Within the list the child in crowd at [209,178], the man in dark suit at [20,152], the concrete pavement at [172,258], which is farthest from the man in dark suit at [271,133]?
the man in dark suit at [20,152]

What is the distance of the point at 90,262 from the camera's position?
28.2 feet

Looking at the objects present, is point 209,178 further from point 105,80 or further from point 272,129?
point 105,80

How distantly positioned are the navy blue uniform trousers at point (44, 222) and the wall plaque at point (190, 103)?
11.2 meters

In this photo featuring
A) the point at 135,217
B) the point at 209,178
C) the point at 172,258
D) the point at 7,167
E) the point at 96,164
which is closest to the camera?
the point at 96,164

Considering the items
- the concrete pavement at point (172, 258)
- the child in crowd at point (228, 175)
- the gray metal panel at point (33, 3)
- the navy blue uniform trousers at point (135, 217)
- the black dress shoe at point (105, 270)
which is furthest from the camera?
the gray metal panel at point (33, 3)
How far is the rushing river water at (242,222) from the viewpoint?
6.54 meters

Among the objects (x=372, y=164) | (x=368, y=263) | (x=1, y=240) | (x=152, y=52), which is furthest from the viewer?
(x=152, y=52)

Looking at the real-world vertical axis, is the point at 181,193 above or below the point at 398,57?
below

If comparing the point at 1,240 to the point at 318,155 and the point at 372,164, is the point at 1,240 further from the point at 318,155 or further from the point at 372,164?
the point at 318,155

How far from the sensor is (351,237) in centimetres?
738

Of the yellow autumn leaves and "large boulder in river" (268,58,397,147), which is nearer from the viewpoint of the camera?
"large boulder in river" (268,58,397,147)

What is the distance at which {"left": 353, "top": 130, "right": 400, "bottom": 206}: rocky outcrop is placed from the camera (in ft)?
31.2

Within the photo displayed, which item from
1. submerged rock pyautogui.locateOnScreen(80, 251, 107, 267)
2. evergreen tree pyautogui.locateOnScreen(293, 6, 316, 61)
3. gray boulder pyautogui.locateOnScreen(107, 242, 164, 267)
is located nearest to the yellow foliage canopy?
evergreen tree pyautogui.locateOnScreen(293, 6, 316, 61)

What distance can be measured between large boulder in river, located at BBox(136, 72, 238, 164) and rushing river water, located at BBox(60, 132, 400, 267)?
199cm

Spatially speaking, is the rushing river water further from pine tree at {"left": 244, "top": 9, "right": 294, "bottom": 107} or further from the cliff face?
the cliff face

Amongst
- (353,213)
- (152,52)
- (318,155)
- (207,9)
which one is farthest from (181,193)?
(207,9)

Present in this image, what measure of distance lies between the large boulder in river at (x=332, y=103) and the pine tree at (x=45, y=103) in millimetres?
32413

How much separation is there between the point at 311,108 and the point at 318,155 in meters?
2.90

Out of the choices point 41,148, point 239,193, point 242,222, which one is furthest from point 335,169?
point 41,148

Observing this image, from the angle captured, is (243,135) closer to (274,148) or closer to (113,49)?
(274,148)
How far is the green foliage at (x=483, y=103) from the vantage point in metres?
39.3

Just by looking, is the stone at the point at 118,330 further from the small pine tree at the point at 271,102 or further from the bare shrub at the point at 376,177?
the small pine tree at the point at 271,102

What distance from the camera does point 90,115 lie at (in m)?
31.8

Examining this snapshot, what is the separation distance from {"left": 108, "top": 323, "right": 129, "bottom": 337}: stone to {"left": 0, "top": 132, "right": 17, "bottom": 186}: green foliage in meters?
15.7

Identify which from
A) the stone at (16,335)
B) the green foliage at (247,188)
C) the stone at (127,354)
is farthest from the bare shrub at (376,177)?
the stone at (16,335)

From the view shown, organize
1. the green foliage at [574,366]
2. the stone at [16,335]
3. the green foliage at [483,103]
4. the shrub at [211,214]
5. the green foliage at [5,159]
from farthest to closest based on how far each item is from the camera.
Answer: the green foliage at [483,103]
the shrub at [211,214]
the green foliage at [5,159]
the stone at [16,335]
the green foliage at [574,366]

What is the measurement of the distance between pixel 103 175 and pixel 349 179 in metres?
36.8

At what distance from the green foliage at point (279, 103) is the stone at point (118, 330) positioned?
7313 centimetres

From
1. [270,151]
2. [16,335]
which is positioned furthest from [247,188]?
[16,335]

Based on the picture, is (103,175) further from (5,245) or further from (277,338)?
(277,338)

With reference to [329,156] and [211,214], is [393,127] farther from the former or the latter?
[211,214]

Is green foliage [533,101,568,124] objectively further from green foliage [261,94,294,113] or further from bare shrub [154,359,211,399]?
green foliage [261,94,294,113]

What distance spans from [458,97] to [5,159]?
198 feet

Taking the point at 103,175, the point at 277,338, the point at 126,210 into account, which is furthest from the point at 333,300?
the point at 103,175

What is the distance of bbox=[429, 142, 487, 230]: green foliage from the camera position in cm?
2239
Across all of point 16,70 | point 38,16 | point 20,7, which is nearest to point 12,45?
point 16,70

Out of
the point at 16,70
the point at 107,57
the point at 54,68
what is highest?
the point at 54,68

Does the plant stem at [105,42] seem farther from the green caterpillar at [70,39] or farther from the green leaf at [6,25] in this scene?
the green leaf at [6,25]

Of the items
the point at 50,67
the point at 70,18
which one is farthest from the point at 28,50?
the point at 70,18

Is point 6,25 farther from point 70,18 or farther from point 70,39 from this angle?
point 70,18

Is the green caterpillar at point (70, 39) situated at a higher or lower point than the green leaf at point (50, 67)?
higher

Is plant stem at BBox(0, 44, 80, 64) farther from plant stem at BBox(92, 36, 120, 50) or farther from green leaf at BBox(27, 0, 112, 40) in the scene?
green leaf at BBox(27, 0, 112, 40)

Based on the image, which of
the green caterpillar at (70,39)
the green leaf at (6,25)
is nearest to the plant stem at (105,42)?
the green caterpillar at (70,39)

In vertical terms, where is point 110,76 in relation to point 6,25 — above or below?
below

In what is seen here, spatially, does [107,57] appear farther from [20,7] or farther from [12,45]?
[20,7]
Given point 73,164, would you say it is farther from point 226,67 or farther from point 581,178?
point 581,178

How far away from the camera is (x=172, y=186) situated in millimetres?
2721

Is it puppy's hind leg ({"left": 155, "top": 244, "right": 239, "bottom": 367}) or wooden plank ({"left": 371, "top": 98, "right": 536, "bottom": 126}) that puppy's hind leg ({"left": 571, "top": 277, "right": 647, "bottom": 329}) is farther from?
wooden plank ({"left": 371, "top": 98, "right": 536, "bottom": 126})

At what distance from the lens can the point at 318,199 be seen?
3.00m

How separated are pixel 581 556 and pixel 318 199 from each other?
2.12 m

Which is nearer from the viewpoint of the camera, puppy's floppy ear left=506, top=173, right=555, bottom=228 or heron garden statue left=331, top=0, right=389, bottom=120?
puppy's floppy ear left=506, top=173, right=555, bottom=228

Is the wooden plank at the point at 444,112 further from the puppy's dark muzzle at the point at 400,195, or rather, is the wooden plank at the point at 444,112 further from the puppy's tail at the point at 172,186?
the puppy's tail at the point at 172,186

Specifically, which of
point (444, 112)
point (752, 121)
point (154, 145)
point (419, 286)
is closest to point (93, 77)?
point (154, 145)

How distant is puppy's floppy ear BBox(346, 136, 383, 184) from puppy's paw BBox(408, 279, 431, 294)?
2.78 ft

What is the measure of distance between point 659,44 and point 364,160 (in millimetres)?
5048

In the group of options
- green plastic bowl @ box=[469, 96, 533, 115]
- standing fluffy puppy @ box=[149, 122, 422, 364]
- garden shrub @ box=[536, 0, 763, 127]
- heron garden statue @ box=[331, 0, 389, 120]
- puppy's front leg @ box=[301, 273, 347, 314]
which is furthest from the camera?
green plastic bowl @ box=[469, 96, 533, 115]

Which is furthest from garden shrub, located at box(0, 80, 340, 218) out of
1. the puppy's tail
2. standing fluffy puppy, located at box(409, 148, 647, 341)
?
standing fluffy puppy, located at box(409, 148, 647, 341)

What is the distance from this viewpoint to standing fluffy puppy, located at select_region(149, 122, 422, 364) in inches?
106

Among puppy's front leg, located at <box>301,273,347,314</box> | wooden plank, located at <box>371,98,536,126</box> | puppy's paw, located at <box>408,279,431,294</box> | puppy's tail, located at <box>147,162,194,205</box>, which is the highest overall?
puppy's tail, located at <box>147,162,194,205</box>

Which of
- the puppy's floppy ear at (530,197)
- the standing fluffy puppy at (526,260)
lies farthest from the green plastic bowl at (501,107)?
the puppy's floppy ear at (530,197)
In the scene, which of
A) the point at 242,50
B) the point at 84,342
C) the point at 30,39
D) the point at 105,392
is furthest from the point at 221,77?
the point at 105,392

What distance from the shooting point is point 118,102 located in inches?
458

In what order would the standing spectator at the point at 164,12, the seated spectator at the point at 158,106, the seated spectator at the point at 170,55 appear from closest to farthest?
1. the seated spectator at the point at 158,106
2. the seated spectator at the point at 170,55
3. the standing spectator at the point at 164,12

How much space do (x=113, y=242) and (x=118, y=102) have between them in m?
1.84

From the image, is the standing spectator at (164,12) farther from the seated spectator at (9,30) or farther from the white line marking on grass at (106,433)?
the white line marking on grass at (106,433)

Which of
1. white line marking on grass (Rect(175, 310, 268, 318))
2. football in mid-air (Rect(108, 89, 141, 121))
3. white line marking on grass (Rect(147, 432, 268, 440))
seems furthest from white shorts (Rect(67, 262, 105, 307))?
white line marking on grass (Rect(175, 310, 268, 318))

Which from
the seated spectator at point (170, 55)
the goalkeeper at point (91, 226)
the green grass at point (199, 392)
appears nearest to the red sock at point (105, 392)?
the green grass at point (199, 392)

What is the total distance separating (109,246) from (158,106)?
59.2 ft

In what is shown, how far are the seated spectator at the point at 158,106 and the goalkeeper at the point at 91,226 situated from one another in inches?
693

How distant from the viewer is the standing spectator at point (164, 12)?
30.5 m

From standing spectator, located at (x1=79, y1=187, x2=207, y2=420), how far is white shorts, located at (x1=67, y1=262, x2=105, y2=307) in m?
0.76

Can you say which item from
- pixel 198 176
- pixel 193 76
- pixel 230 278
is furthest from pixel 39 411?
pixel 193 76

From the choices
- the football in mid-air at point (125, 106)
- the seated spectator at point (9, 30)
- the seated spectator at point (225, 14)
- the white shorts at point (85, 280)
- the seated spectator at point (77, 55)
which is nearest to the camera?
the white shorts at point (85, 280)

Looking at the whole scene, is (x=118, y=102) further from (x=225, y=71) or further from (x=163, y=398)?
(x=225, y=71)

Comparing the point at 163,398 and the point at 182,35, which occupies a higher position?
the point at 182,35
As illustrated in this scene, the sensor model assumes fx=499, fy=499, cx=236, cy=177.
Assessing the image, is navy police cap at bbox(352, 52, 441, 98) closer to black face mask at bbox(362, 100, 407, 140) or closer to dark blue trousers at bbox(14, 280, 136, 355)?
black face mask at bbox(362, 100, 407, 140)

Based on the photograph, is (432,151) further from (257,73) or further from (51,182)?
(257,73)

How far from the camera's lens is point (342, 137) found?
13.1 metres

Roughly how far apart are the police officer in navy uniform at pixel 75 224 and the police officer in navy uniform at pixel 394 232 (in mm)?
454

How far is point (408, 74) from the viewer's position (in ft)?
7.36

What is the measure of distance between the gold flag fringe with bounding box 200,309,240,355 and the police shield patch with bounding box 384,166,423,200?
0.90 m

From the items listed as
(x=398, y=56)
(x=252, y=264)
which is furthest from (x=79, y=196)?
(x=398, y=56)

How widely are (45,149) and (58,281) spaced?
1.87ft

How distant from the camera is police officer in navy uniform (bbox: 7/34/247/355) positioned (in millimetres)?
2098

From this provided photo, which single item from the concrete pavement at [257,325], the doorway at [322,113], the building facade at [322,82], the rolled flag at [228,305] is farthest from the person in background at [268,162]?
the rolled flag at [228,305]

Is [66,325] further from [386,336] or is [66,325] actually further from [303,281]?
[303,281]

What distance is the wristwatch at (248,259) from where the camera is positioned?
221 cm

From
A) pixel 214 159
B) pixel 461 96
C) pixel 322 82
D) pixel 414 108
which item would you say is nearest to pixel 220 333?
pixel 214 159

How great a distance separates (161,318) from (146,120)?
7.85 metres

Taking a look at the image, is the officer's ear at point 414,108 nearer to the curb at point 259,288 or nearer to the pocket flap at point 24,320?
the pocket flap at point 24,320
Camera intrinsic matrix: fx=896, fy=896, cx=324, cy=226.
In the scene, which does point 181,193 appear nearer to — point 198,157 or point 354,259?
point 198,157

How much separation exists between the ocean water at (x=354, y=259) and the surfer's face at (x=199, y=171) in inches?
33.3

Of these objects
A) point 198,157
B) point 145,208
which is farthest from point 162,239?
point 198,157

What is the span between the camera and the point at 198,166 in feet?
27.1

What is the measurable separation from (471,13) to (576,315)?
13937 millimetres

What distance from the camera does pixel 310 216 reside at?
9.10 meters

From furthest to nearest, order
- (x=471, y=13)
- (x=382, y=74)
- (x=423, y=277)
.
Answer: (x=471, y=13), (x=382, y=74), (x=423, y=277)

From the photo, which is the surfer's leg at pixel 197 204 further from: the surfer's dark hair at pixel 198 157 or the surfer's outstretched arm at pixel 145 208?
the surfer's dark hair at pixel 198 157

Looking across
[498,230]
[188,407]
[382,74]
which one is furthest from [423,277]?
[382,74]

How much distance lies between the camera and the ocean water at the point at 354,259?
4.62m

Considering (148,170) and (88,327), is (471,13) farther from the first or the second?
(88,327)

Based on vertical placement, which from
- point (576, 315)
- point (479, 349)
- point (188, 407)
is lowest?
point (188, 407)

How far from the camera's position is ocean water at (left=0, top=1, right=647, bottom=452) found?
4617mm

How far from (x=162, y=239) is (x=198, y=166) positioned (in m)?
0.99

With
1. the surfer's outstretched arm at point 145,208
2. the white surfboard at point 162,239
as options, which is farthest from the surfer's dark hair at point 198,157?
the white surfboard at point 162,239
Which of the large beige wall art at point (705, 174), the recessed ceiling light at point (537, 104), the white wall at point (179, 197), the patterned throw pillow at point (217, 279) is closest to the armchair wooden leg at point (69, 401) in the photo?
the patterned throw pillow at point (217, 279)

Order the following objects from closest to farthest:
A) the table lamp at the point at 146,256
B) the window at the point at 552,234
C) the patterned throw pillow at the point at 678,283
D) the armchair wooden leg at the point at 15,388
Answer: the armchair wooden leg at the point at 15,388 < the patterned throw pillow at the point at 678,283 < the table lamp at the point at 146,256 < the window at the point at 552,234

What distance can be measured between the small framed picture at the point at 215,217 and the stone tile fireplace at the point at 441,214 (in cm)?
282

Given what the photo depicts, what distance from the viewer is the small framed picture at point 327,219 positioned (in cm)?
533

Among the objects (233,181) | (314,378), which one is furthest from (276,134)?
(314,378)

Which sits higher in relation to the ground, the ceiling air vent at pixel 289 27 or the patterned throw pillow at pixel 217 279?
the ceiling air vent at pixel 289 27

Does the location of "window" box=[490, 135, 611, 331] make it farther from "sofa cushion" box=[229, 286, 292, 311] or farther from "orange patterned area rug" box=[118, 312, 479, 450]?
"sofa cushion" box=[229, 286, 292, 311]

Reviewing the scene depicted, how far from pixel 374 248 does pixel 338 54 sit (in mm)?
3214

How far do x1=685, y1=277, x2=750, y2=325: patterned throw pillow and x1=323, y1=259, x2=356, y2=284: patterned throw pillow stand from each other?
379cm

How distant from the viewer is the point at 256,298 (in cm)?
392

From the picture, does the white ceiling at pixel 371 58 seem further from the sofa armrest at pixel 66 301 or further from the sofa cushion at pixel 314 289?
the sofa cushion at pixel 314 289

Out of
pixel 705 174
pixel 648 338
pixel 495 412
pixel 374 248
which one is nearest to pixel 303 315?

══════════════════════════════

- [TASK STATEMENT]
Pull out each line above that contains the word "feet".

- [THE RESULT]
28.2 feet
198 feet
What is the span between the camera and the point at 198,166 in feet?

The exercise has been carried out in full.